■ **What is expected**
In the column on health care politics, how many Americans are said to be insured by an employer now?

■ **Reading passage**
News / Opinion / Columns

Harrop: Details are scarce in health care politics

By Froma Harrop
Published: October 27, 2019, 6:01am

What can you say about a political party that argues endlessly about how much they’d have to raise middle-class taxes to pay for a leading candidate’s proposal? Elizabeth Warren has run herself — and much of the Democratic Party — into this political ditch.

Early on, the Massachusetts senator said, “I’m with Bernie on Medicare.” Bernie Sanders’ plan would raise federal spending by about $3 trillion a year, according to the Urban Institute. Warren now says she’ll provide details on funding her “Medicare for All” plan in due course. Gosh, can’t wait.

Both Warren and Sanders note that under their programs, taxpayers would save more on their health care costs than they’d pay in added taxes. That might be so, but the masses don’t study that deeply. They hear that they would face a tax increase in return for a health care system whose outline remains vague. And the 155 million Americans now insured by an employer would lose that private coverage, whether they like it or not.

As for Republicans: Once they drove fiscal conservatives out of their party, they stopped letting sophisticated analyses bog them down. By the 2016 campaign, the Affordable Care Act had become popular. Candidate Donald Trump knew he couldn’t get elected saying he’d end the health benefits of millions of newly insured Americans. Instead, he promised to replace the ACA with “something terrific.”

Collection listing
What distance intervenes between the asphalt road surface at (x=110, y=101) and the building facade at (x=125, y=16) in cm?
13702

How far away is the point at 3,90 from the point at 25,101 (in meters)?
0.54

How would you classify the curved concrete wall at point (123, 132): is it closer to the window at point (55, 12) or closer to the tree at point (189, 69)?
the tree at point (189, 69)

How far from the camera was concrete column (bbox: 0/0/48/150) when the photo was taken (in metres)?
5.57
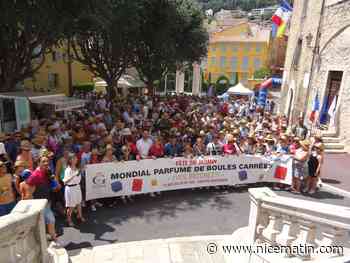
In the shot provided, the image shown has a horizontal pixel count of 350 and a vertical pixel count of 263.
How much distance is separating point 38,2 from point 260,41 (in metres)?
43.8

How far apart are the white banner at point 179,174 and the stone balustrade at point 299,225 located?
318 cm

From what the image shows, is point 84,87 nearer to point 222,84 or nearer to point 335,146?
point 222,84

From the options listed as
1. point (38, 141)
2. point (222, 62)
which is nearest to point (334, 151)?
point (38, 141)

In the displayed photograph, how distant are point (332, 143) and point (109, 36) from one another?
44.0 feet

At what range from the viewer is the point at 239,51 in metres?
48.1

■ **Completed exercise**
155 million